## Sunulan metin
SON DAKİKA
Turizm Pazar 06 Temmuz 2025 02:33

POMPEİ'NİN PARFÜM BAHÇESİ

Siz de benim gibi mi hissediyorsunuz bilmiyorum ama, günümüzde yaşanan savaşlar, ekonomik buhranlar ve jeopolitik çekişmelerden dolayı benim eskiye olan özlemim her zamankinden daha fazla. Barış, huzur, refah ve mutluluk kavramlarının ne kadar kıymetli olduğu her zamankinden daha çok ön plana çıkıyor

Pompei'nin parfüm bahçesi

Deniz DİKMEN

Bu hafta gelin o halde İtalya’nın güneyinde Kampanya Bölgesi’nde geçmişe, Napoli kentine çok yakın antik Pompei kentine birlikte gidelim. Roma’dan aracımızla güneye doğru iniyoruz. Amacımız aslında Amalfi kıyılarını keşfetmek ancak Sorrento’ya varmadan önce Pompei kentine mutlaka uğramak istiyoruz. Çok seneler önce de bu antik kente gelmiştim ve çok beğenmiştim. Burası bir kere değil tekrar tekrar gelebileceğiniz çok özel bir destinasyon.

Pompei’deki ilk yerleşim bizi Bronz Çağı’na kadar götürüyor. Sarno Nehri’nin kıyısında ve dik kayaların kenarında ilk yerleşimler yerini bulmuştu. Bölge özellikle zeytin ve üzümün yetişmesi için muhteşem bir iklim ve volkanik toprağa sahipti. Buraya ilk yerleşen insanlar aslında sırtlarını dayadıkları kayalığın uzun süredir sessizliğini koruyan Vezüv Dağı’nın etekleri olduğunu fark etmemişlerdi bile. 

Roma Mitolojisi’nde ise, bölge Herkül’ün alevlerin arasında devlerle savaştığını mekan olarak işleniyordu ve aslında Vezüv Dağı’na yönelik ip uçları vermeye başlıyordu. Pompei’nin tam yanı başında bulunan Herculaneum ise ismini de tam bu efsaneden almıştı. Pompei Roma’dan güneye Akdeniz’e inen ticaret yolunun üzerinde bulunuyordu. Yaklaşık 20 bin kişilik bir nüfusa sahipti. Yanı başındaki Herculaneum ise 5000 nüfusu olan daha küçük bir kentti. Romalı zenginler özellikle yaz aylarında deniz kıyısındaki bu kentte keyif yapmaya gelirlerdi.

Bir çoğumuzun bildiği gibi Pompei kenti Vezüv Yanardağı’nın tam eteklerinde bulunuyordu.   MS 24 Ağustos 79 yılında ansızın Vezüv Yanardağı’nın patlamasıyla birlikte çevreye kül ve süngertaşı saçıldı. Halk ansızın bu patlamaya yakalanmıştı ve can havliyle kenti terk etmeye başlamıştı ancak, yaklaşık 2000 kişi kenti terk etmeyerek bu felaketin bir an evvel bitmesini umuyordu.

## Yapılacaklar
A – Pompei yazısına göre antik Pompei kentinin nüfusu yaklaşık kaç kişiydi?
B – Pompei yazısını kaldığı yerden sürdürün.
Aşağıdaki veriler başka bir kaynaktan alınmıştır.

## Sağlanan veriler
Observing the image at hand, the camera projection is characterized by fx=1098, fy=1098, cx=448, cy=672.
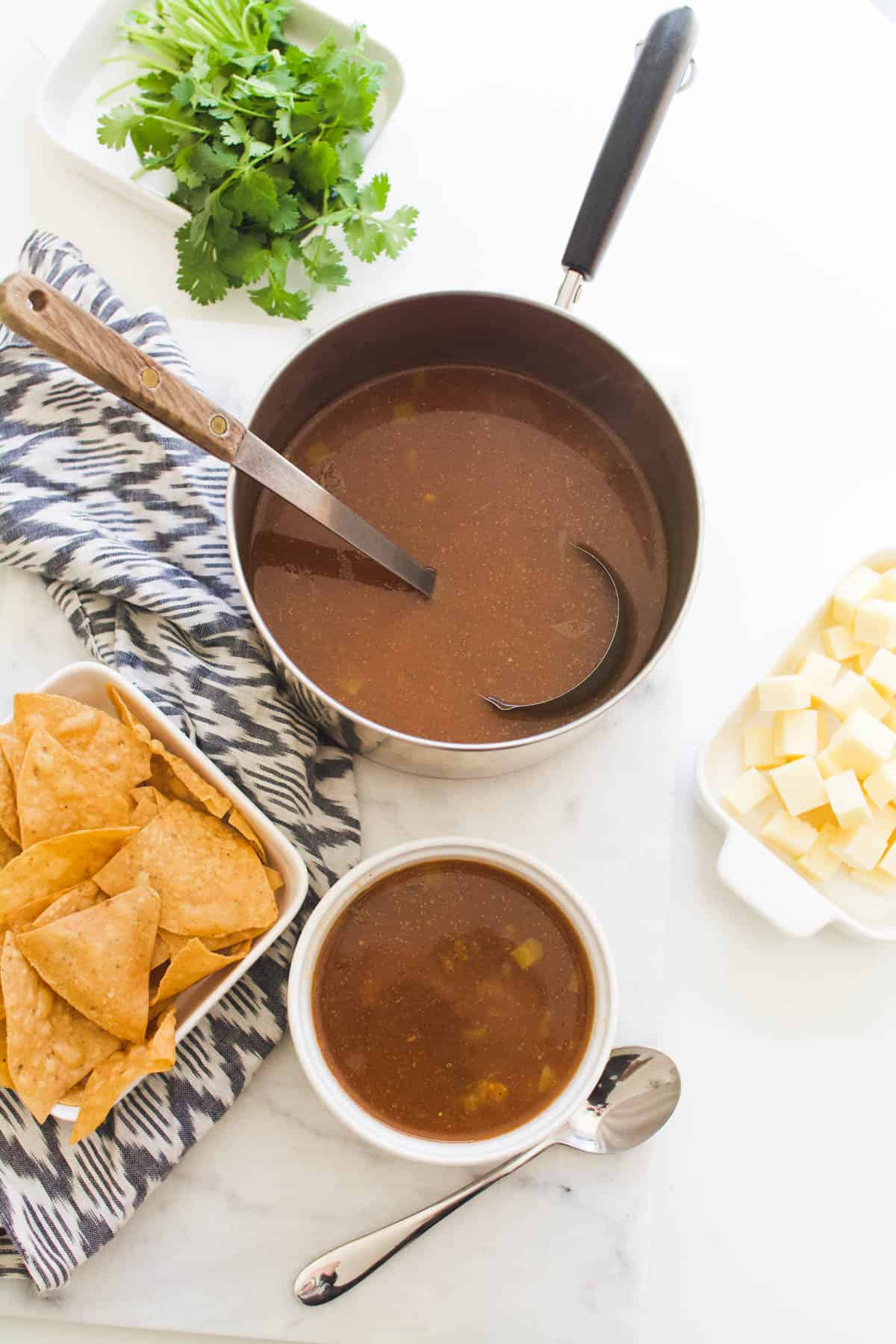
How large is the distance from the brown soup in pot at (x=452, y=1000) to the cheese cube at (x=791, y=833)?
1.10ft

## Cevaplar
A – Yaklaşık 20 bin kişi.

B –
pompei-2

Yeryüzünden kayboldu

İki gün süren patlamayla birlikte hem Pompei hem Herculaneum volkanik küllerin altına gömüldü ve kentte kalan 2000 kişi ile birlikte yeryüzünden kayboldu. Bu iki antik kent 1700 yıl boyunca küllerin altında uykuya daldı ve 1748 yılında bir tesadüf eseri fark edildi. Kazılar başladı ve gün yüzüne muazzam, küllerin altında muhteşem bir şekilde korunmuş olağanüstü iki antik kent ortaya çıktı.

Zaman ilerledikçe ortaya Roma dönemine ait müthiş villalar, sokaklar, dükkanlar, freskler, bahçeler, kemerler, sütunlar, mozaikler, gündelik nesneler ve çeşmeler gün yüzüne çıkmaya başladı. 1863 yılında arkeolog Giuseppe Fiorelle küllerin altında çürümüş insan cesetlerin bıraktığı boşlukları keşfetti. Bu boşluklara alçı enjekte ederek bu volkanik patlamanın kurbanların alçı kalıplarını oluşturmaya başladı.

Bizde aracımızı Pompeii Arkeolojik Parkın önüne park ediyoruz. Onca yılın ardından tekrar burada olmak ne büyük bir heyecan ve keyif. Belki yirmi yıl önce de buraya gelmiştim ve Pompei’den çok etkilenmiştim. Antik kente giriş yapıyoruz ve sırasıyla kentin antik sokaklarını gezmeye başlıyoruz.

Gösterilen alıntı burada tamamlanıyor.